# WHAT TO PRODUCE:
Can you reproduce word for word everything in the passage on the Tibetan Empire's chief ministers from "Tibetan Empire had" down to "Chronicle (P.T. 1287)."?

# TEXT PROVIDED:
Begin

= List of Lönchen of the Tibetan Empire =

Tibetan Empire had nine high ministers in court. The highest one was gung lön chen po (lön chen for short), which could be translated into English as "Chief Minister" or "Prime minister".

The first Lönchen was appointed during Detrul Namshungtsen's reign. It was abolished before the Era of Fragmentation.

Here is a complete list of Lönchen according to The Old Tibetan Chronicle (P.T. 1287).

End

# SUPPLIED INFORMATION:
Begin

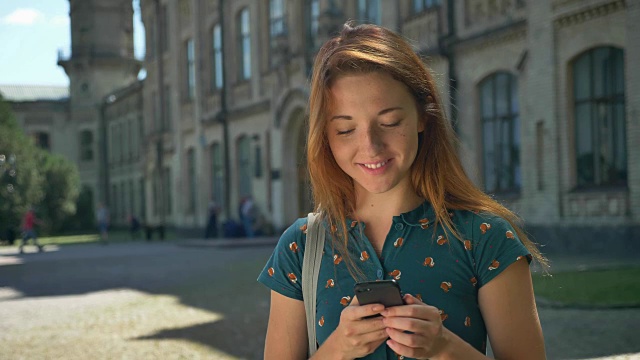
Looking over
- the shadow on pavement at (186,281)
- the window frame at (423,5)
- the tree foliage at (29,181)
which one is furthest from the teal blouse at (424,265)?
the tree foliage at (29,181)

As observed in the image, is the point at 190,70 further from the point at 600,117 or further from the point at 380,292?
the point at 380,292

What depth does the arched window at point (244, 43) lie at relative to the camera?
35.5m

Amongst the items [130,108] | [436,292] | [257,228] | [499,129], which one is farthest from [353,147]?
[130,108]

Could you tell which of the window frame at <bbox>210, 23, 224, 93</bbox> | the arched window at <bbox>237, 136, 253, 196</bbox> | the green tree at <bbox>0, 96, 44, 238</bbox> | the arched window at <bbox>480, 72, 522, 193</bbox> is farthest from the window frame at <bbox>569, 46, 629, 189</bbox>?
the green tree at <bbox>0, 96, 44, 238</bbox>

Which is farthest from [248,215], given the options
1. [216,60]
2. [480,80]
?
[480,80]

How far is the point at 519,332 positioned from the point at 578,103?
17.2m

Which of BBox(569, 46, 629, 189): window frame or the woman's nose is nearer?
the woman's nose

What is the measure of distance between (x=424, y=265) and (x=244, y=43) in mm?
34027

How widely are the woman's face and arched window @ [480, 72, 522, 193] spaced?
18.9 meters

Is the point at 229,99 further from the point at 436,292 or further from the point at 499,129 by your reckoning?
the point at 436,292

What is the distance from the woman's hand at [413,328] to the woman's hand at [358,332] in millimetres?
32

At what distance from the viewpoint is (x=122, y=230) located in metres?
61.3

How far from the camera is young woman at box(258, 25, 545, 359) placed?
238 centimetres

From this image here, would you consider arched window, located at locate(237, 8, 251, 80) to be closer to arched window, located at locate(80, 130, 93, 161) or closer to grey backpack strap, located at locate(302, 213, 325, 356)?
grey backpack strap, located at locate(302, 213, 325, 356)
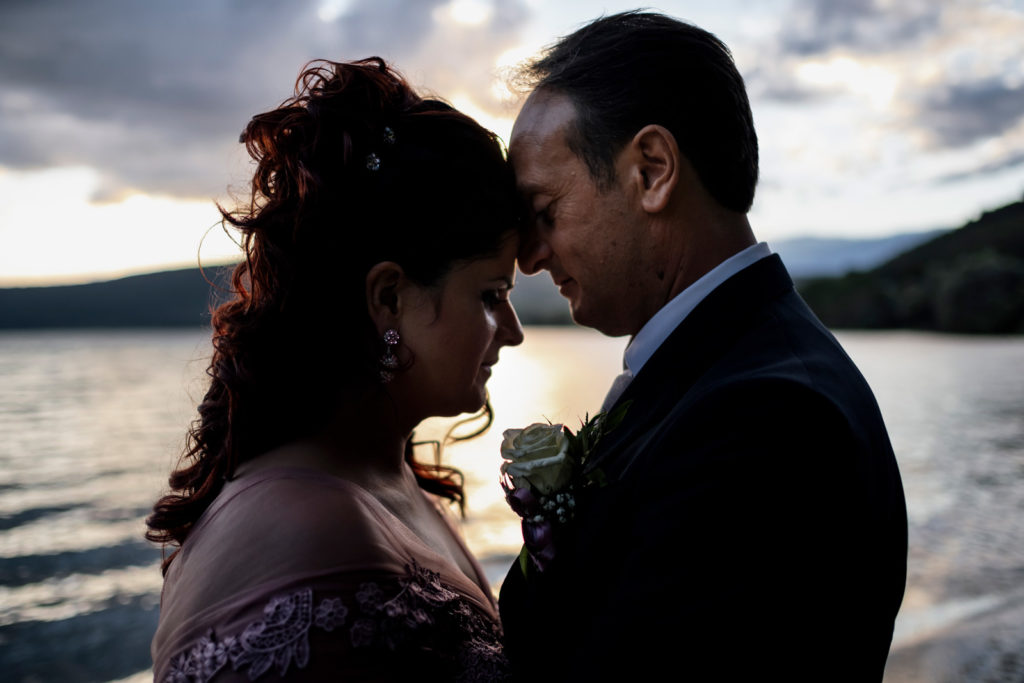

End

# EXERCISE RESULT:
Tibetan Empire had nine high ministers in court. The highest one was gung lön chen po (lön chen for short), which could be translated into English as "Chief Minister" or "Prime minister".

The first Lönchen was appointed during Detrul Namshungtsen's reign. It was abolished before the Era of Fragmentation.

Here is a complete list of Lönchen according to The Old Tibetan Chronicle (P.T. 1287).